- Set exercise -
Copy out each line of the material below that contains the word "image", and leave out all other lines.

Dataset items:

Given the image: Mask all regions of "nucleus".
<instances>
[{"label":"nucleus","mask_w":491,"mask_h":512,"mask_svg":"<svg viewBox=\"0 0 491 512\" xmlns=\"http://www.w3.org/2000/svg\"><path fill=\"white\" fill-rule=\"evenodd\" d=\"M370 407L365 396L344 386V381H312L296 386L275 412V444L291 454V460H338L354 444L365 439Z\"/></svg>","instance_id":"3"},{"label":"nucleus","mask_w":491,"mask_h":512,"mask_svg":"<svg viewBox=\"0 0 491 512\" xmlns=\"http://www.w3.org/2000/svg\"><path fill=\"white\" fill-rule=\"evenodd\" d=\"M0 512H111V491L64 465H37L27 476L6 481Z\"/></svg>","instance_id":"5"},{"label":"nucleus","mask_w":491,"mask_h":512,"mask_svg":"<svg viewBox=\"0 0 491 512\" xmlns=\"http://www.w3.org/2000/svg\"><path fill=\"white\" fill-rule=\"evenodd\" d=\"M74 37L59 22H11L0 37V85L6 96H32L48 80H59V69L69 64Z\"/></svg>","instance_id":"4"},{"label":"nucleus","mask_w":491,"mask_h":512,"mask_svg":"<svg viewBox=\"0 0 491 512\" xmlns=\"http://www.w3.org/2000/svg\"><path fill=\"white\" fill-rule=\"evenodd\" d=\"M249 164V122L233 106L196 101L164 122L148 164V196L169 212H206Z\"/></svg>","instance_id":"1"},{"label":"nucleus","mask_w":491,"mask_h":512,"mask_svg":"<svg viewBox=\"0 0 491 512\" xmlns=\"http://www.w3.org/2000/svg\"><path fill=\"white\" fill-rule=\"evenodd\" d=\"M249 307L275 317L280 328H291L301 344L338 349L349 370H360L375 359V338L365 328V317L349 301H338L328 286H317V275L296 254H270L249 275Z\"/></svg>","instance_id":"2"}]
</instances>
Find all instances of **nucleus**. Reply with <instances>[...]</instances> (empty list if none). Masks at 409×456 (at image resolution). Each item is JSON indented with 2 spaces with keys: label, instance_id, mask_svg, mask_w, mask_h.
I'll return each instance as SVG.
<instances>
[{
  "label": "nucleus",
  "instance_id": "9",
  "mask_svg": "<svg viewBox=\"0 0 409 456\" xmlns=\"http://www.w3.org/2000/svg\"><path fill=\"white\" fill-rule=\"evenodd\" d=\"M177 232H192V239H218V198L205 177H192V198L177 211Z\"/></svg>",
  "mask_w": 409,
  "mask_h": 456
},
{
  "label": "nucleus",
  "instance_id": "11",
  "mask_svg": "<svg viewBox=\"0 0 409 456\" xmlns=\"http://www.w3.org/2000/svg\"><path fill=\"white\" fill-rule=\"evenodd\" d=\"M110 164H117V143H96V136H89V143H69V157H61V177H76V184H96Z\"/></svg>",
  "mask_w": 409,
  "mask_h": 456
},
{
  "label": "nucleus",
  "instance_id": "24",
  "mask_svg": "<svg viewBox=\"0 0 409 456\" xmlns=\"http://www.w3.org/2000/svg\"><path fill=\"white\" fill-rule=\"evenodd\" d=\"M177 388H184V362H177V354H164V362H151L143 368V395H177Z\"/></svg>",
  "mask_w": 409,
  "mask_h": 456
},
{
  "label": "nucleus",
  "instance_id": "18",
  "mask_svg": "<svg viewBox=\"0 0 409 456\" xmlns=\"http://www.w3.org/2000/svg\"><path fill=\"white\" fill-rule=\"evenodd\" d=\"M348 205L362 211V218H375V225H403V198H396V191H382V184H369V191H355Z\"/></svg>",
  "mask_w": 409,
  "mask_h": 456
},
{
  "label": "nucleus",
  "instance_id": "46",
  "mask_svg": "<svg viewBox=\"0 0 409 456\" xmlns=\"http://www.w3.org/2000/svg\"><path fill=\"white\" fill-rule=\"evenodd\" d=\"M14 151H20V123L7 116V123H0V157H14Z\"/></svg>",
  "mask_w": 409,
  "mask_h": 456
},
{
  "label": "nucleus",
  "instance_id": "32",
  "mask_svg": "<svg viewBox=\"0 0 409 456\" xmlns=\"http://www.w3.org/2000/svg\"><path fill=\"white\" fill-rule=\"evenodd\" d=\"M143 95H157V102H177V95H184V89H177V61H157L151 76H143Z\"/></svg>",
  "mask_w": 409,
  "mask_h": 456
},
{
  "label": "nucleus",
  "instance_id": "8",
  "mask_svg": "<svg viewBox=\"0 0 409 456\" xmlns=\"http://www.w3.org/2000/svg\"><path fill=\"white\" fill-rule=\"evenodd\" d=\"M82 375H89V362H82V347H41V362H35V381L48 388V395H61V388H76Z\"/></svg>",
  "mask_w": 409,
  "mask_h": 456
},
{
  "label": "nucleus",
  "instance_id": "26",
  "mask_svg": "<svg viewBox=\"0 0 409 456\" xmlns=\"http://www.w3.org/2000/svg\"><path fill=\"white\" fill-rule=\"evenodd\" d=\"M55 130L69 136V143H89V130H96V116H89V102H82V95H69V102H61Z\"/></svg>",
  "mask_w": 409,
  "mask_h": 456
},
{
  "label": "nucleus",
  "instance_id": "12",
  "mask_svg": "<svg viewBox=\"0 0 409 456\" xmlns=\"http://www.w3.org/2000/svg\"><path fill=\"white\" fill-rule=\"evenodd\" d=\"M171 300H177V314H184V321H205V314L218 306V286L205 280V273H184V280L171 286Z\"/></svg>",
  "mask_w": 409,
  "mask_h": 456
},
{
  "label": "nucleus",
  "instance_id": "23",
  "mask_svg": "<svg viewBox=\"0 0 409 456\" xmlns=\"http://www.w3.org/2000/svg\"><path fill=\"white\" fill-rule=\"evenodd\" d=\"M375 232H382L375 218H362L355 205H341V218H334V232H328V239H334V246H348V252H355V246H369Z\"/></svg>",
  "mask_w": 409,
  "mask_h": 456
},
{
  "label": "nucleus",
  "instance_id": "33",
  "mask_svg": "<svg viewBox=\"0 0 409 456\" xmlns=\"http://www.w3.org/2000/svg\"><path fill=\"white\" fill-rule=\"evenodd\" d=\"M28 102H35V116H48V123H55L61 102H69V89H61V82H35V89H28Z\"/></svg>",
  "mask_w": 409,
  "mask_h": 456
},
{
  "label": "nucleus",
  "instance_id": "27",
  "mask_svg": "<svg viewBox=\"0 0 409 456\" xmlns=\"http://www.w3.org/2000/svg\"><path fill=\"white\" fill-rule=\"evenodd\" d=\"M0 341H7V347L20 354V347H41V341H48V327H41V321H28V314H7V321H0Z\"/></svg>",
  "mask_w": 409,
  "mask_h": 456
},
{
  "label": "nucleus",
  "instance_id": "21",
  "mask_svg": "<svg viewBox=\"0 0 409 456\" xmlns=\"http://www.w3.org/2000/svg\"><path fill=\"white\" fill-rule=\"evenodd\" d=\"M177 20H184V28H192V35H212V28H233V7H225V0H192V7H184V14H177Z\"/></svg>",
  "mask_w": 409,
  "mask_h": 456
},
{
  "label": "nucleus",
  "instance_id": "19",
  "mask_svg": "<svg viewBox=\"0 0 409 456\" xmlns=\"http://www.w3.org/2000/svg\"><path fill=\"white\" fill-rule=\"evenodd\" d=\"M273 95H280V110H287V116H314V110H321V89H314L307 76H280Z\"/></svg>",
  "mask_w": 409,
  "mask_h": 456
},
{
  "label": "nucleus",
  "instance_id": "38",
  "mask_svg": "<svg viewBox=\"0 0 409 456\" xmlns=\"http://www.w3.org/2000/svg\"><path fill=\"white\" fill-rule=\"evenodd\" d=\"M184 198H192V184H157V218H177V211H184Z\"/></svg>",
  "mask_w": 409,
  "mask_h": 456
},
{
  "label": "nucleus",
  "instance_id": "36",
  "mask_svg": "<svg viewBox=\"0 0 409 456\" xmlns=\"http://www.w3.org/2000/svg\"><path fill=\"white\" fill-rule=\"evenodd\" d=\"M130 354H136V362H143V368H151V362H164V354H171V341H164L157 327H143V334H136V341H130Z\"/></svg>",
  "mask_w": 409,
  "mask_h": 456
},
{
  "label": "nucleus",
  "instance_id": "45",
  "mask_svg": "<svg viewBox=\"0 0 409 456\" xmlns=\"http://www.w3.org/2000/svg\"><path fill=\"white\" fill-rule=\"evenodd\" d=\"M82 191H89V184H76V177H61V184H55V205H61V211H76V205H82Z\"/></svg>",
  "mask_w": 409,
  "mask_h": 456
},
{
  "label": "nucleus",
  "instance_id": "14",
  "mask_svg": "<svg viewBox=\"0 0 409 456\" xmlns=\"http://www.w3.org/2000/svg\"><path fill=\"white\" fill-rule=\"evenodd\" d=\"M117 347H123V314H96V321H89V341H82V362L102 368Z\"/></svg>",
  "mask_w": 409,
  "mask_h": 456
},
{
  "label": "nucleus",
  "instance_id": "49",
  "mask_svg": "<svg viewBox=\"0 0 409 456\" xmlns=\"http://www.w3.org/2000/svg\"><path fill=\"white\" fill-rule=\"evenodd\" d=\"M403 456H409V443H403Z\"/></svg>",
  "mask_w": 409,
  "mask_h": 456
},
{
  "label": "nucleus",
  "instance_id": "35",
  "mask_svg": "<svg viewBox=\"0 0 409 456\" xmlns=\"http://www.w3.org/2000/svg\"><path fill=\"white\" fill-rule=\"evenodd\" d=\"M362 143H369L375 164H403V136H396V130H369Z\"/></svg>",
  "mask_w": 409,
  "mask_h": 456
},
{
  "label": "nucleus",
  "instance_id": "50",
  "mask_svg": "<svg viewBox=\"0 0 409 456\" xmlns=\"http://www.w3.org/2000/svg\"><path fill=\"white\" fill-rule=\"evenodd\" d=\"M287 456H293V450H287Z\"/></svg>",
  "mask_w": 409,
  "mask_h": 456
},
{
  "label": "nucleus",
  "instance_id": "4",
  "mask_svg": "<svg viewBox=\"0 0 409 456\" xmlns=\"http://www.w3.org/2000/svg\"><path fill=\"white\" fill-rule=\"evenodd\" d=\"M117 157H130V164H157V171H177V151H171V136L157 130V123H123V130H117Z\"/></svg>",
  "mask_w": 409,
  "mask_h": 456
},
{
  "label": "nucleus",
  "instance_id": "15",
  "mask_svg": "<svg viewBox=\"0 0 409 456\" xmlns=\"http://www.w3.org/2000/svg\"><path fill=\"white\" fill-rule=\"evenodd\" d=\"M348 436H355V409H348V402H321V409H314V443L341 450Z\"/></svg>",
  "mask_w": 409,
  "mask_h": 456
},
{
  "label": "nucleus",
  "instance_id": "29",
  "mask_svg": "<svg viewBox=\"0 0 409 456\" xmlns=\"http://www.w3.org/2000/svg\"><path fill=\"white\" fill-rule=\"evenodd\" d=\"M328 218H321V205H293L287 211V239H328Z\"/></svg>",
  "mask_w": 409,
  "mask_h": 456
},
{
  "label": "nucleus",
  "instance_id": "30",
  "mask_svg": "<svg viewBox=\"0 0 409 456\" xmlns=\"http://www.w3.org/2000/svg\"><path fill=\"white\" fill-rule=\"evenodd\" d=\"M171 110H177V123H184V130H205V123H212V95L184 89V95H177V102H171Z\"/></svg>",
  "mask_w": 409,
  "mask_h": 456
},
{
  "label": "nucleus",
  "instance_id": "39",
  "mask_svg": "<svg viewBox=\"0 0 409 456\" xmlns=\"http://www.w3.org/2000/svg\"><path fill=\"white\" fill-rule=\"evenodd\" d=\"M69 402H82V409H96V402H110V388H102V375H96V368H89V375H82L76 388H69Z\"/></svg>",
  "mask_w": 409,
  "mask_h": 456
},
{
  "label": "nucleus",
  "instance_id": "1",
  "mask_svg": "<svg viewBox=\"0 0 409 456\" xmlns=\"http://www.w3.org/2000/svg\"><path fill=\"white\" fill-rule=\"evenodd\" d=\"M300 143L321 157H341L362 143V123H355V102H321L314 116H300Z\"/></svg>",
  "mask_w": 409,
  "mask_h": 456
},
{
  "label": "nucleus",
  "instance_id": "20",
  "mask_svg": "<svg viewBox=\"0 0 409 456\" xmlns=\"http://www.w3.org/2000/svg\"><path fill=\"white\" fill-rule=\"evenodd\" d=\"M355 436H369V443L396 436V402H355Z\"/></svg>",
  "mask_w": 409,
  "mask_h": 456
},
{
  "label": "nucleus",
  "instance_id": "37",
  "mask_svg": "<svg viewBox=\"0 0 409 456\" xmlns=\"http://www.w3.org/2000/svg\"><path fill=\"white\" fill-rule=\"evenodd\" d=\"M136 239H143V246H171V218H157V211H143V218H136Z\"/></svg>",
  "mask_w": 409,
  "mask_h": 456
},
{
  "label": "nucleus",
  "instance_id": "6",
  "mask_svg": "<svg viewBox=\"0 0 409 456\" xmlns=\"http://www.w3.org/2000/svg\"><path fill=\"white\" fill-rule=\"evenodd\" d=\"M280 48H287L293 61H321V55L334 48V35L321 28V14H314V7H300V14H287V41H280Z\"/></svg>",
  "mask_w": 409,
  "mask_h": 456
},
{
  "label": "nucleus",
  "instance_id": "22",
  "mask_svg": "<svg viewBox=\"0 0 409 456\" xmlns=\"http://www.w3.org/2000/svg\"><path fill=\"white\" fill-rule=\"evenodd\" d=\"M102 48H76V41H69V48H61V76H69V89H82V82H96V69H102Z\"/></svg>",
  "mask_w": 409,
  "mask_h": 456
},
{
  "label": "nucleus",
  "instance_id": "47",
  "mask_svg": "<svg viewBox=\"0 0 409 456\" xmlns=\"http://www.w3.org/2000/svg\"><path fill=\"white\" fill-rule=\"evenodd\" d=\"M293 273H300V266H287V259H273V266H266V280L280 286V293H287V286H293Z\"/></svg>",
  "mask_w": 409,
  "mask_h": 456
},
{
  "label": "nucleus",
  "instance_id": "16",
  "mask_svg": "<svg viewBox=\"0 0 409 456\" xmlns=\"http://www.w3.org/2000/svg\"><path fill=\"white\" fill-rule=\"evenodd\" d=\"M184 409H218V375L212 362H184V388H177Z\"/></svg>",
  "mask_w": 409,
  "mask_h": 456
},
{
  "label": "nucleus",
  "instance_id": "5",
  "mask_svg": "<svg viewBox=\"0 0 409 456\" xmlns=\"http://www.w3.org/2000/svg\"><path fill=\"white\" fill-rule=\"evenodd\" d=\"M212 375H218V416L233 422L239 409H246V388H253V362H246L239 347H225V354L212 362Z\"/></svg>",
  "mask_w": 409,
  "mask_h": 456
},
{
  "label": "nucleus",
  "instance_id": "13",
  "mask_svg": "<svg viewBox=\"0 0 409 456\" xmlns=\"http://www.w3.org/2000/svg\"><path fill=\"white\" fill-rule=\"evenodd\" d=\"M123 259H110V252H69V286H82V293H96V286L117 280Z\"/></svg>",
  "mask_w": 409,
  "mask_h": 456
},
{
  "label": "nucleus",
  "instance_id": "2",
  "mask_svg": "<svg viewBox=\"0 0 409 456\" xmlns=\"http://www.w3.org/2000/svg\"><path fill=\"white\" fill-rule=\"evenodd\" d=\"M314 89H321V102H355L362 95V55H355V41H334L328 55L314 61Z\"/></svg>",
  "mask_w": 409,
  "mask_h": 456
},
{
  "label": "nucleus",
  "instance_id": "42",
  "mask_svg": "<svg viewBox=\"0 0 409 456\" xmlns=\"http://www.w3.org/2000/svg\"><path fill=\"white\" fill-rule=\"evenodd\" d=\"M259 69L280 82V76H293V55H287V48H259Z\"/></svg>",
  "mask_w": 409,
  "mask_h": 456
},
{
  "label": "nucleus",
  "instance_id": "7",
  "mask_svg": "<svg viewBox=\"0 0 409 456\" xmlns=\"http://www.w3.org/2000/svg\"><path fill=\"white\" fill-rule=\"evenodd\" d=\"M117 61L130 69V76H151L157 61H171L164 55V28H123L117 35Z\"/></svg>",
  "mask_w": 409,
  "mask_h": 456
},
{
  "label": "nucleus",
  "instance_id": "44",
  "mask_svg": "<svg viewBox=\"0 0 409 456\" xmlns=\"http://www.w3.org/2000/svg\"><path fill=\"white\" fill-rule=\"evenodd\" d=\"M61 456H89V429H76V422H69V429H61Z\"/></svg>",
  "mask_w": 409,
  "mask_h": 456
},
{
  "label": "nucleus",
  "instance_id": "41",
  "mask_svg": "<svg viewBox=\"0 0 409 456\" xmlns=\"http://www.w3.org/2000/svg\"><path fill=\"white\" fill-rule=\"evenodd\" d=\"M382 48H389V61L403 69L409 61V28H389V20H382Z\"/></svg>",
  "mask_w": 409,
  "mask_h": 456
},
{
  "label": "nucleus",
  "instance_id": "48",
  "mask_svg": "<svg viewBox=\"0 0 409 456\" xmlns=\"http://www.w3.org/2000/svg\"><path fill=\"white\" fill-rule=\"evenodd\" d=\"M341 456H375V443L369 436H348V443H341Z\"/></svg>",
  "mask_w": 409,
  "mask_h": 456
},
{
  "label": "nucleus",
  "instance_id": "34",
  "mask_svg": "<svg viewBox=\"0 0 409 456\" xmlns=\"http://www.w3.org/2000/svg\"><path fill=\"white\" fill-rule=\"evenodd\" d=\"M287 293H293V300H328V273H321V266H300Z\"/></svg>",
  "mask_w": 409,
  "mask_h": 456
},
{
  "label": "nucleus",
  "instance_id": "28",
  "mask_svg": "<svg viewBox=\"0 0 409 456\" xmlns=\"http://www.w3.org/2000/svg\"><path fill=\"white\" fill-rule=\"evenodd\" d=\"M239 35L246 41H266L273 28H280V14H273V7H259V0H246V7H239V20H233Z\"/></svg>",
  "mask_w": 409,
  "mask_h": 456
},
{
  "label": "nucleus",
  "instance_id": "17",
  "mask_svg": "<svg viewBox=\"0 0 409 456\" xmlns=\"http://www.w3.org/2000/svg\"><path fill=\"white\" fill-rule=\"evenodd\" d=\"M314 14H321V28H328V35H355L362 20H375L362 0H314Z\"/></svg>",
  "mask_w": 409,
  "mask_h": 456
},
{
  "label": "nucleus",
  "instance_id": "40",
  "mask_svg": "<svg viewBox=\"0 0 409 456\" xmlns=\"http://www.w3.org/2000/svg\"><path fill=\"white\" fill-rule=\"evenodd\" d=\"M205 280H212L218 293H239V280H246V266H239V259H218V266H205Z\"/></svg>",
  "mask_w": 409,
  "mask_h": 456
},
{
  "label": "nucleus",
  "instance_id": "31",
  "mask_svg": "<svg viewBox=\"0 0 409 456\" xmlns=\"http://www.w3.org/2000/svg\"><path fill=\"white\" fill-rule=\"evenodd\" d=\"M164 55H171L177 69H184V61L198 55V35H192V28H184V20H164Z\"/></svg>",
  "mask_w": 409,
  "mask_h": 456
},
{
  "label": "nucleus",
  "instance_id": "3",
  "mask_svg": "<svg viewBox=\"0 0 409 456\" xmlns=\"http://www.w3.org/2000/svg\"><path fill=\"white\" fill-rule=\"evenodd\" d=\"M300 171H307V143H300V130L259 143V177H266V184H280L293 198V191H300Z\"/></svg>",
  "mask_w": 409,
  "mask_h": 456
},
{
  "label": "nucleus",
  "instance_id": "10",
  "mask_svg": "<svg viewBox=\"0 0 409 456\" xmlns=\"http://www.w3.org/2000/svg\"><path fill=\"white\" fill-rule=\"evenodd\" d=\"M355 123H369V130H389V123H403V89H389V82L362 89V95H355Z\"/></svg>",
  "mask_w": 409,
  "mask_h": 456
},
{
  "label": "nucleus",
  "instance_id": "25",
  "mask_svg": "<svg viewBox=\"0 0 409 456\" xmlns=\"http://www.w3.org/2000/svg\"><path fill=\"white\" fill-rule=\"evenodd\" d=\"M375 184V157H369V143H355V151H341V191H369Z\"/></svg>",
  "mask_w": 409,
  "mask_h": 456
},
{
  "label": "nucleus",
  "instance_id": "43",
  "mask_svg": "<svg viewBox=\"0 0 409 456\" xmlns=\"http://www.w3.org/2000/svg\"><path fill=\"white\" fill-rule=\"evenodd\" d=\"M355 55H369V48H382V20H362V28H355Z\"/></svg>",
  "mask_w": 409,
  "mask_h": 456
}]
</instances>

- Answer for this exercise -
Given the image: Mask all regions of "nucleus".
Find all instances of **nucleus**. Reply with <instances>[...]</instances> (empty list if none). Masks at 409×456 (at image resolution). Each item is JSON indented with 2 spaces with keys: label, instance_id, mask_svg, mask_w, mask_h.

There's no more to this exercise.